Write Better Python? Maybe the title sounds a little pretentious
when there are a number of justifiably well known folks in the Python
community writing and presenting on the same topic. So just a few
words of explanation: at the turn of the century, I was a devoted Python
enthusiast. It was was basically the early days of Python 2. I wrote lots of code, I developed a Python course for a
well known training company, I served as a tech editor for the second
edition of an iconic Python book, and had a draft of my own Python book
in the works. And then I took a very busy job that was not at all
Python-focused, and after about 11 years, a second one. Python for the
odd tool here and there? Sure.
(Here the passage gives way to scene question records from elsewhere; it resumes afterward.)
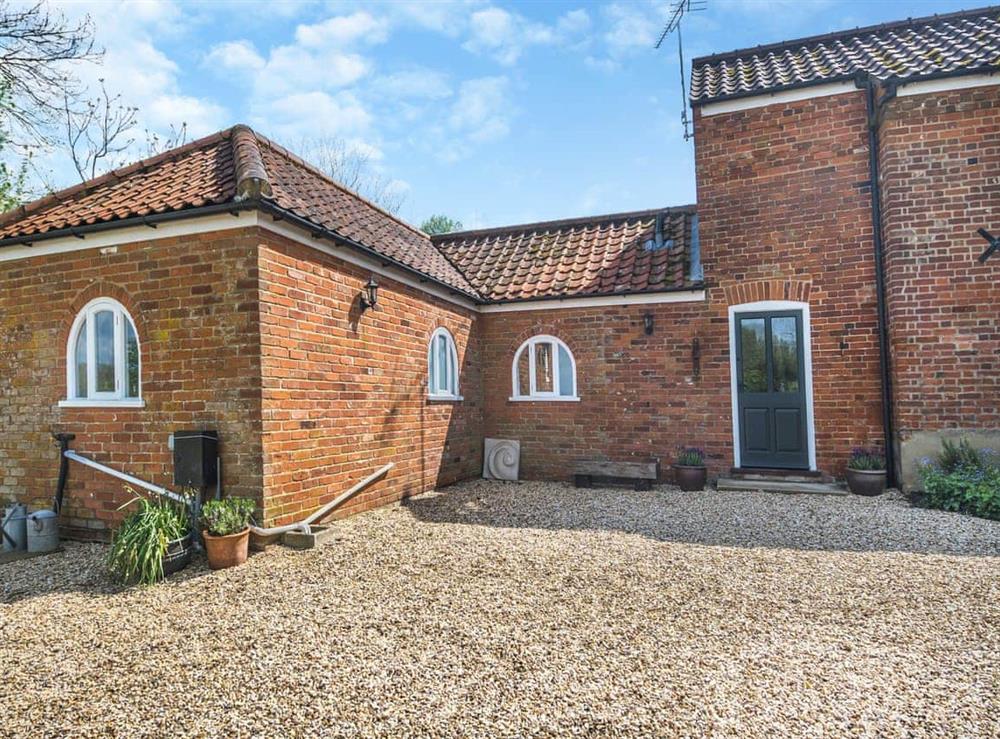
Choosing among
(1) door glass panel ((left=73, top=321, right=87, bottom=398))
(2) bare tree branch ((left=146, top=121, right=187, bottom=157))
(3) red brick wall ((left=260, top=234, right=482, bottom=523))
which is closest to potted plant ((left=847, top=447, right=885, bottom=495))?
(3) red brick wall ((left=260, top=234, right=482, bottom=523))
But Python was no longer a focus for me,
due to time pressures.
I taught my last instance of my
Python course in January 2002. 15 years later in January 2017 I've
dug back into the language and I found a lot of things I'd done were pretty
simplistic - maybe not exactly "writing C in Python", but on that kind
of level, not really expressing things in a modern Pythonic way.
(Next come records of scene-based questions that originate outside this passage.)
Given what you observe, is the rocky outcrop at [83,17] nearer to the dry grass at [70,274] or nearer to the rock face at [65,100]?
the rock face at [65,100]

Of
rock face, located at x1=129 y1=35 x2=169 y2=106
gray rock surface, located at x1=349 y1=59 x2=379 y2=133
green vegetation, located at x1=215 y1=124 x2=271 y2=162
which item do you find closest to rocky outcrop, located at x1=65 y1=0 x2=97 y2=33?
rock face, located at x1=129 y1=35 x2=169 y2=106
The purpose of the blog is to write about interesting Python aspects as I discover
things that have happened in the decade and a half where I've not been
able to pay very much attention. This is much more about my own voyage of discovery than trying to outdo any of the luminaries. I'll be looking at what it means to be "Pythonic", where some refactoring can make more readable code, when to apply the EAFP (Easier to Ask Forgiveness Principle - yes, it's even been given a name) and more. Even though my main objective is to understand things better by writing them up, I hope this material will prove useful to some others!